Słowem podsumowania - dobry produkt, warty polecenia, jeśli nie lubimy/nie możemy się opalić, a mamy ochotę pokazać ładne opalone nogi.


Drugi w kolejce jest produkt w7 Tights in a Tin.


Opakowanie. Ten sam problem, co z Sally Hansen - niesforna zatyczka!

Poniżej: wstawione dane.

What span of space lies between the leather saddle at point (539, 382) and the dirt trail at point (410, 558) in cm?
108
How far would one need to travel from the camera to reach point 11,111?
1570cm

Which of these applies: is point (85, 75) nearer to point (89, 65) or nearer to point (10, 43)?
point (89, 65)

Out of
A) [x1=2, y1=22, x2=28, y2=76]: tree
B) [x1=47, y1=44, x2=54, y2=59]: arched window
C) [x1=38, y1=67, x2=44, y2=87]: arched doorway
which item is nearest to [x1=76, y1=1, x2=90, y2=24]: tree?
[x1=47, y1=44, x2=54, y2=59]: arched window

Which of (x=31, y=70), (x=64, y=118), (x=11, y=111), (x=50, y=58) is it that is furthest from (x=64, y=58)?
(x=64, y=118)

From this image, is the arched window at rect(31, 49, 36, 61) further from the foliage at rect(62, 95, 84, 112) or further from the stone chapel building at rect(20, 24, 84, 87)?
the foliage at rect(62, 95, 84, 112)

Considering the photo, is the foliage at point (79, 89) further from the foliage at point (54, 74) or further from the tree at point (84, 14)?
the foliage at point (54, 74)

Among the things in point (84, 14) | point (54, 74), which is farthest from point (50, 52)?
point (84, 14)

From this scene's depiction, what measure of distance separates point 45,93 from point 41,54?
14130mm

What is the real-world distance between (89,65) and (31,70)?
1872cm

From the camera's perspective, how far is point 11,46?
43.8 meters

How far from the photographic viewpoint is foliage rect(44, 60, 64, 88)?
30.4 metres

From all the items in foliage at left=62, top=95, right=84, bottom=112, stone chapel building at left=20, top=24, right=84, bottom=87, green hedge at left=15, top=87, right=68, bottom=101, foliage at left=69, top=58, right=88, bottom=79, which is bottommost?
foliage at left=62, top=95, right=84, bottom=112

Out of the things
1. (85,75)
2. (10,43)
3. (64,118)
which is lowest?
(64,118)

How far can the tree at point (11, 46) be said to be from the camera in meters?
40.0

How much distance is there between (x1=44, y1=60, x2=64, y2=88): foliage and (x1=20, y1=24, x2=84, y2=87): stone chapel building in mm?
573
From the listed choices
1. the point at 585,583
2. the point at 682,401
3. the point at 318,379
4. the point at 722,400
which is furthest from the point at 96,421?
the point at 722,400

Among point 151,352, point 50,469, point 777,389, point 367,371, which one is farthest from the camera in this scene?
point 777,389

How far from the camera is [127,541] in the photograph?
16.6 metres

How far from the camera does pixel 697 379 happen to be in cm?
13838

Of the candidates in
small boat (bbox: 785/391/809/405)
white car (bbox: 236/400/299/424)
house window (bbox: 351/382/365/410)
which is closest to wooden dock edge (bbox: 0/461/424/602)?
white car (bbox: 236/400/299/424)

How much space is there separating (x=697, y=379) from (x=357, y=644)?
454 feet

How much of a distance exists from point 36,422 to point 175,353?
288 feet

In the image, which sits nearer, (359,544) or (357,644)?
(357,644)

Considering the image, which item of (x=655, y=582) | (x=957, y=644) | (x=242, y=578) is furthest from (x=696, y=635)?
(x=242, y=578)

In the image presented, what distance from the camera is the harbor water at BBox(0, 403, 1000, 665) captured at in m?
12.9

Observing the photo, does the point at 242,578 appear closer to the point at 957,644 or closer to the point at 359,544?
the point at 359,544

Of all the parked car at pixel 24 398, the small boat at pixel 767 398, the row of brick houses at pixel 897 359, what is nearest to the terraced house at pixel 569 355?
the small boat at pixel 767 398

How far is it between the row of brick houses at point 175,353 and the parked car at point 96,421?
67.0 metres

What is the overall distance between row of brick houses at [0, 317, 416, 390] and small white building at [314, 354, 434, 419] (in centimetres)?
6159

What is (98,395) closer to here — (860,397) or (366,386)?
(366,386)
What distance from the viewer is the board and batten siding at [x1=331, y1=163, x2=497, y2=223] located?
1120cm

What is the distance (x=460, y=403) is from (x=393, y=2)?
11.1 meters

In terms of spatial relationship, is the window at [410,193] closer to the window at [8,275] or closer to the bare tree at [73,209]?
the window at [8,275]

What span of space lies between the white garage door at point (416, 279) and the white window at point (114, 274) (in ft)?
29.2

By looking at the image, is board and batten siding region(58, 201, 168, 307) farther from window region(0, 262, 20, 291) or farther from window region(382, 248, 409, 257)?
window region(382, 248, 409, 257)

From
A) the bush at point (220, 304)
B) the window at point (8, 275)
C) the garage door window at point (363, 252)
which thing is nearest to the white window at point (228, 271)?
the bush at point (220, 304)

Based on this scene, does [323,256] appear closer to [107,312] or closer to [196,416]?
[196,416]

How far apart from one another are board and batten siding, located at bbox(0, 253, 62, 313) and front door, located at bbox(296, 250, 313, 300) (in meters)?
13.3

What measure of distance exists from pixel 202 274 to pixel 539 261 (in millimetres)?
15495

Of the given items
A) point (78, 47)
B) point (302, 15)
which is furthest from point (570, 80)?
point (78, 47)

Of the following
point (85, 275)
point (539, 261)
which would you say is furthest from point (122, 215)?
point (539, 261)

Kolor. Nieco ciemniejszy chociaż i tu postawiłam na odcień medium. Niestety wpada on mocniej w pomarańcz i daje nieco sztuczny efekt.
Konsystencja. Lekko wodnista, trudniej aplikuje się spray na nogi, dodatkowo szybko zasycha więc trzeba się spieszyć w rozsmarowywaniu, bo w przeciwnym razie pojawią się smugi...
Trwałość. Podobna do Sally, tu również należy uważać na silniejsze pocieranie, bo można nabawić się jaśniejszej plamy. Pod koniec dnia mogą pojawić się niewielkie zabrudzenia na ubraniu, szczególnie jeśli przylega ono do ciała.
Wydajność. Opakowanie jest większe, a mimo wszystko spray zużywa się szybciej, by osiągnąć zadowalający efekt należy nałożyć go solidniej niż pierwszy. Myślę, że spowodowane jest to konsystencją, a także samym atomizerem, który pyli szerzej, ale 'byle jak'.

Pojemność. 125 ml

Cena. 14 zł w perfumerii PaaTal.

Słowem podsumowania. Jeśli wahacie się między tymi dwoma produktami, polecam Sally Hansen. W7 mimo niskiej ceny, zostało znokautowane w tym pojedynku, najbardziej za odcień i wydajność. Lepiej dopłacić i cieszyć się naprawdę udanym produktem.